Print version ISSN 0103-846XOn-line version ISSN 1984-2961

Rev. Bras. Parasitol. Vet. vol.27 no.3 Jaboticabal July/Sept. 2018  Epub May 24, 2018 

Short Communication

First record of Ornithodoros faccinii (Acari: Argasidae) on toads of genus Rhinella (Anura: Bufonidae) in Brazil

Primeiro registro de Ornithodoros faccinii (Acari: Argasidae) em sapos do gênero Rhinella no Brasil

Hermes Ribeiro Luz1 

Bruna Barboza Bezerra2 

Walter Flausino2 

Arlei Marcili1  3 

Sebastián Muñoz-Leal1 

João Luiz Horacio Faccini2 

1 Departamento de Medicina Veterinária Preventiva e Saúde Animal, Escola de Medicina Veterinária e Ciência Animal, Universidade de São Paulo – USP, São Paulo, SP, Brasil

2 Departamento de Parasitologia Animal, Universidade Federal Rural do Rio de Janeiro – UFRRJ, Seropédica, RJ, Brasil

3 Programa de Medicina Animal e Bem-Estar, Universidade de Santo Amaro - UNISA, São Paulo, SP, Brasil


Although a group of soft ticks (Argasidae) associated with amphibians was recently discovered in Brazilian rainforests, parasitism by these ticks on cold-blooded animals remains less common than on mammal and bird species.
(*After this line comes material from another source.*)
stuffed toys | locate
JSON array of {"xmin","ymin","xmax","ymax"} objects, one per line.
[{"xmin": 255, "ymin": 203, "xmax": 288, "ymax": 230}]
In this study, we identified ticks that were collected from toads that had been caught in December 2016 and January 2017, at Itinguçú waterfall (22°54’05” S; 43°53’30” W) in the municipality of Itaguaí, state of Rio de Janeiro. Tick specimens were identified using a morphological and molecular approach. In total, twelve larvae of Ornithodoros ticks were collected from three individuals of Rhinella ornata and were identified as Ornithodoros faccinii. Our results include a longer 16S rRNA mitochondrial sequence for O. faccinii that supports its phylogenetic relatedness to Ornithodoros saraivai, and we report this tick species parasitizing Rhinella toads for the first time in Brazil.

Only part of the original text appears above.